The old lady smiled and shook her head.

"Again I have to say 'which seem to you outworn.' A creed is never really outworn so long as a single man sincerely believes in it. However, you may have as little patience as you like with them if you will only remember that after all the creed itself is nothing, while the attitude of the mind to truth is everything. If you respect conviction, that is all I ask."

Mrs. Staggchase at another time had also an ethical word for him. Maurice was deeply moved by the fact that Philip had gone into the Catholic church and entered a monastery at Montreal. Like his friend, Ashe had left the Clergy House as soon as he had come to the decision to which his doubts led. He had seen Maurice, and had talked to him unreservedly of his faith and of his plans. It was idle to attempt to move him; and it was after bidding the proselyte good-by that Maurice was talking of him to Mrs. Staggchase, and lamenting what occurred.

"My dear fellow," she observed in her faintly satirical manner, "I know that I'm growing old, because whereas my convictions used to be all right and my actions all wrong, now my actions are right enough, but my convictions have all evaporated. Mr. Ashe is still young enough to need convictions, and the more rigid they are the more contented he'll be."
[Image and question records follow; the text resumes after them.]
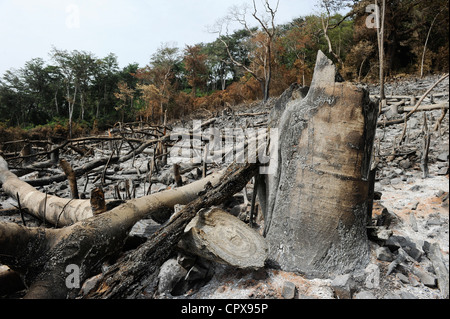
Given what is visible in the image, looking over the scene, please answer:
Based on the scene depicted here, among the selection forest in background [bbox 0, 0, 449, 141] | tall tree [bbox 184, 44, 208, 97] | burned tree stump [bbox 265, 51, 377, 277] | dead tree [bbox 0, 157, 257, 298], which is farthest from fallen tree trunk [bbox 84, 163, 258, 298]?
tall tree [bbox 184, 44, 208, 97]

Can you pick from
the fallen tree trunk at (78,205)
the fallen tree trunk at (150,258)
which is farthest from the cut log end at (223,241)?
the fallen tree trunk at (78,205)

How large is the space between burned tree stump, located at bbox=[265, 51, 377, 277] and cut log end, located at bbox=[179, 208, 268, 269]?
22 centimetres

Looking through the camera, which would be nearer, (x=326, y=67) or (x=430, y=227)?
(x=430, y=227)

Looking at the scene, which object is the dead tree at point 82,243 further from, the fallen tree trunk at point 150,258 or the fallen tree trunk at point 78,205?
the fallen tree trunk at point 78,205

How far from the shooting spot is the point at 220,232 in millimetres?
1598

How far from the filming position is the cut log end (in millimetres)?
1455

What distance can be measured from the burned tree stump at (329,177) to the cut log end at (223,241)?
219mm

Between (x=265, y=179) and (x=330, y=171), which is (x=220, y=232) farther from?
(x=330, y=171)

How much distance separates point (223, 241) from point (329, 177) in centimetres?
81

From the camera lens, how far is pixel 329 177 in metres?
1.46

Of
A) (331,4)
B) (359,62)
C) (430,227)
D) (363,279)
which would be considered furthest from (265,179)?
(331,4)

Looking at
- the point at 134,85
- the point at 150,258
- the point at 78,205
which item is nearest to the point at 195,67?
the point at 134,85

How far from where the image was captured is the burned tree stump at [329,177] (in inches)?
56.6
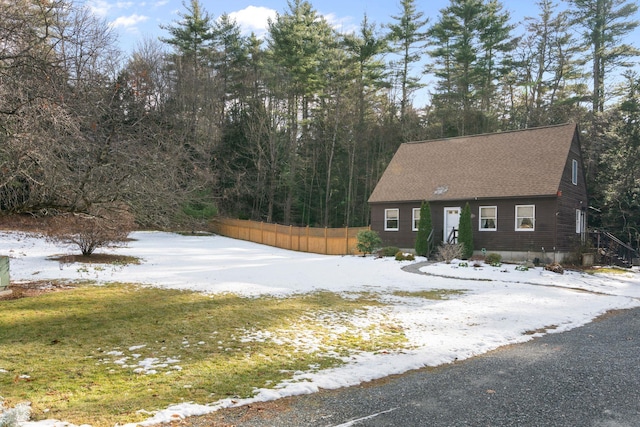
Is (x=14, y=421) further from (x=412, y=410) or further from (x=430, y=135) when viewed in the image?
(x=430, y=135)

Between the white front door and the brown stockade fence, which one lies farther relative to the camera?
the brown stockade fence

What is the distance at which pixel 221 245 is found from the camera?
2633 cm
"But with his training, to turn out in this way," responded Maurice.
"It's amazing. Think of a New England Puritan turned Catholic!"

"On the contrary, it is the most natural thing in the world. His
Puritan training is what has made him a Catholic."

Maurice thought a moment in silence.

"I suppose," he said at length, "that in this age there are only two things possible for a thinking man. One must go over to Rome and rest on authority, or choose to use his reason, and be an agnostic."

Mrs. Staggchase regarded him with a smile which made him flush a little.

"'No doubt but ye are the people,'" she quoted, "'wisdom shall die with you.' Yet I have known persons really of intellectual respectability who haven't found it necessary to do either."

He was too wise to answer her. He remembered that it was time to keep an appointment with Berenice, and he smiled with the air of one too happy to be ruffled.

"I suppose," he remarked, as he rose to go, "that if I would give you the chance you would easily prove that Phil and I both are merely Puritans more or less disguised!"